Of course, if there truly were such a policy and if it were applied on an across-the-board basis, then there would have been no need for a “do not report” memo. And any such memo surely would have reminded the recipients of the policy regarding civil complaints without criminal proceedings, right?

We challenged our Twitter followers to submit links to situations in which ESPN reported on civil cases in the absence of criminal proceedings, but we can now pull the plug on that effort. There are, indeed, plenty of situations in which ESPN covered cases involving civil allegations but no criminal charges. And our private discussions with some of the folks at ESPN reveal that the rule isn’t nearly as black-and-white as Jemele’s tweets suggest.

Instead, the rule is far more vague and malleable, with a variety of factors to be considered that, in the end, allow ESPN to do whatever it wants to do whenever it wants to do it.

Regardless of how ESPN came to its conclusion, it clearly swung the bat and missed on this one. Everyone else has reported the Roethlisberger story. Everyone.
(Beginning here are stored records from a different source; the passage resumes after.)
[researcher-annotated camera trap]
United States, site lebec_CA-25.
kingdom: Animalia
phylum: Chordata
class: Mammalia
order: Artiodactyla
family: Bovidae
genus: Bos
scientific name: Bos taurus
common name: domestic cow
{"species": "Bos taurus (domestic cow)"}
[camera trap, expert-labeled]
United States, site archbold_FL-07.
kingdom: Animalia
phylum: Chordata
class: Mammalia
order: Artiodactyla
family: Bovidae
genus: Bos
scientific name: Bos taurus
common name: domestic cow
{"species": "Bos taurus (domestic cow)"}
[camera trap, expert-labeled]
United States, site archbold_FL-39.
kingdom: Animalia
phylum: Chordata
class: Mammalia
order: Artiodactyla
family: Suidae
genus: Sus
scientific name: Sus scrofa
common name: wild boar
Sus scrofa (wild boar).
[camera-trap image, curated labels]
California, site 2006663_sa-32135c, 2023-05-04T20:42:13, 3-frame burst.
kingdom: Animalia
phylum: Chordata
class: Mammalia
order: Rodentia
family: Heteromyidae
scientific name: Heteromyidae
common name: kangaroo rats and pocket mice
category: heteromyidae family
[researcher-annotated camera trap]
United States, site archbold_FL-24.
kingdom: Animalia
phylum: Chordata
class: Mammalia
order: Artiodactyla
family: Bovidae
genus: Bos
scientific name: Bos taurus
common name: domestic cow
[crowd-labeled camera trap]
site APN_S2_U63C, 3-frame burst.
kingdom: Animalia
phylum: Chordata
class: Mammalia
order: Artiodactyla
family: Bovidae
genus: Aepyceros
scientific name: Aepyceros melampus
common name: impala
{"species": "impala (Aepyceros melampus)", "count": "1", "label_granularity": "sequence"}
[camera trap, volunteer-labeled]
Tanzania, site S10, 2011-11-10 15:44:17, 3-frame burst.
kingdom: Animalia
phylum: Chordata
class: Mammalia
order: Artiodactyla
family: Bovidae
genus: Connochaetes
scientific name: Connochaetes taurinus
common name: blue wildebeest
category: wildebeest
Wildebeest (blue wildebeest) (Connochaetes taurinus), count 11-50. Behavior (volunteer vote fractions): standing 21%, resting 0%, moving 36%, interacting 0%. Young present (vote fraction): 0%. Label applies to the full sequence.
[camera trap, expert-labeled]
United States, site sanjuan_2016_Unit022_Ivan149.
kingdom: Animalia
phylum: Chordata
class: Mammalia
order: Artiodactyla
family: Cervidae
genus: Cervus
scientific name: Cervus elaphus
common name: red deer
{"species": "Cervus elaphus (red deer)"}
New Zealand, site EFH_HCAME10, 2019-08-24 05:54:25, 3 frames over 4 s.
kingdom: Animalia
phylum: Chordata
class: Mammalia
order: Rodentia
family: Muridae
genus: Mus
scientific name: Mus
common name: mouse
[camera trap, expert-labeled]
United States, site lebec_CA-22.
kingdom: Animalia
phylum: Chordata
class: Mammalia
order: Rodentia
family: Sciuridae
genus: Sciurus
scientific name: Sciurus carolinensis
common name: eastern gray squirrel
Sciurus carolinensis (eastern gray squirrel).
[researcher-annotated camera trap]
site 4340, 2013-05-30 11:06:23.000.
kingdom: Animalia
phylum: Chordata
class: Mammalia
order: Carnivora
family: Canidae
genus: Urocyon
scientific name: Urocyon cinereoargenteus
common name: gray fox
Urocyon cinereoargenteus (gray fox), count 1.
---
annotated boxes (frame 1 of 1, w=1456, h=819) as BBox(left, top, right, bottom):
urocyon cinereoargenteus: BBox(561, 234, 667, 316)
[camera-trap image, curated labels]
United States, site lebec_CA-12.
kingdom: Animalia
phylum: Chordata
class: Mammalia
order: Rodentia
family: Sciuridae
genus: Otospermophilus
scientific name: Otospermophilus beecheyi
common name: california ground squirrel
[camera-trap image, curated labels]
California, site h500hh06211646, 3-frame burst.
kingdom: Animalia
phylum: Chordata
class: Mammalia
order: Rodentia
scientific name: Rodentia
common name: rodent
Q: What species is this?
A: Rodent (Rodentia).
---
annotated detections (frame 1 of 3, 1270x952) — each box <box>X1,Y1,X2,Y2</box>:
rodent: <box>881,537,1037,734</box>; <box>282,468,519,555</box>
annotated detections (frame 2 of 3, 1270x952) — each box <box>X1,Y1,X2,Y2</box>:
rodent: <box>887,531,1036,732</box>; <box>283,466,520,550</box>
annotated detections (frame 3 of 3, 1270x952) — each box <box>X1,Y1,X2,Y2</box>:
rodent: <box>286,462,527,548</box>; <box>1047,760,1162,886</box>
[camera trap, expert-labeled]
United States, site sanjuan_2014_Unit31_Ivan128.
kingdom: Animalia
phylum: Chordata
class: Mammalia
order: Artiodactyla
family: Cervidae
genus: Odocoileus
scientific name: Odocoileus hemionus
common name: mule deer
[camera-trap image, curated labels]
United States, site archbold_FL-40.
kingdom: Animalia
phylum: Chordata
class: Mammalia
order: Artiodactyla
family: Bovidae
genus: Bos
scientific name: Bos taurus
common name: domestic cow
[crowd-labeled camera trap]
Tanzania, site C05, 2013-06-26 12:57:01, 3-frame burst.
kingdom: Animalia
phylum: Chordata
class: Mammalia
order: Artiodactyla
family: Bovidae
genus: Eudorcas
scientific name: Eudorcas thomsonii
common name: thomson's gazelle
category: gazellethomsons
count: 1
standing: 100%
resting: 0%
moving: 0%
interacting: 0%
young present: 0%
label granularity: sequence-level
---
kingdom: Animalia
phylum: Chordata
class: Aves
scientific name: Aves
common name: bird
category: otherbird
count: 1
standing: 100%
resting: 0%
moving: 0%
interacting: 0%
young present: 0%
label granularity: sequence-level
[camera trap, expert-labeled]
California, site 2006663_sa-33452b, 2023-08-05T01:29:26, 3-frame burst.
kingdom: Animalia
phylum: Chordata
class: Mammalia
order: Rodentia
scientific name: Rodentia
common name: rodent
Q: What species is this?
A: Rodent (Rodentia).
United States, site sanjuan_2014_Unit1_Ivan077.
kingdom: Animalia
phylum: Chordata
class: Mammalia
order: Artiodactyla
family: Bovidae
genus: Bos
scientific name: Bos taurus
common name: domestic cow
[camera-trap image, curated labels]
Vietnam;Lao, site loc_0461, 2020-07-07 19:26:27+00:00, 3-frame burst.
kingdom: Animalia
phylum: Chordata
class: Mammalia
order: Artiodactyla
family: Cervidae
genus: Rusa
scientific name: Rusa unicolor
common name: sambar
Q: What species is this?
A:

And Dave Goldberg, the venerable NFL reporter at the Associated Press, had this to say on his Twitter page: “Can u ignore an obvious story and call yourself the ‘worldwide leader?’ Arrogance has its own method, I guess.”

Still, ESPN has its defenders. So far, however, they exclusively arise from within the ESPN machine.

For example, Dan LeBatard of 790 The Ticket in Miami, a frequent contributor to ESPN, took up for the network today.

God bless ‘em,” LeBatard said of ESPN’s position.

"[I]t’s only being reported in the blogosphere, irresponsibly, unfairly,” LeBatard added. ". . . . It’s not being reported in credible places.”

But that’s not correct. Everyone but ESPN has picked this up. Every Pittsburgh media outlet, every newspaper, every major web site, along with the Associated Press.

If the Associated Press sees fit to report the fact of the existence of the lawsuit, then it’s being reported in “credible places.”

The only credible place in which it isn’t being reported is on ESPN. And that’s causing some in the media to wonder just how credible ESPN really is.

UPDATE: Technically, ESPN is now acknowledging the report, albeit unwittingly. As of this posting, the “Top Stories From ABC News” box on’s various pages includes the headline, “Woman: Super Bowl QB Raped Me.”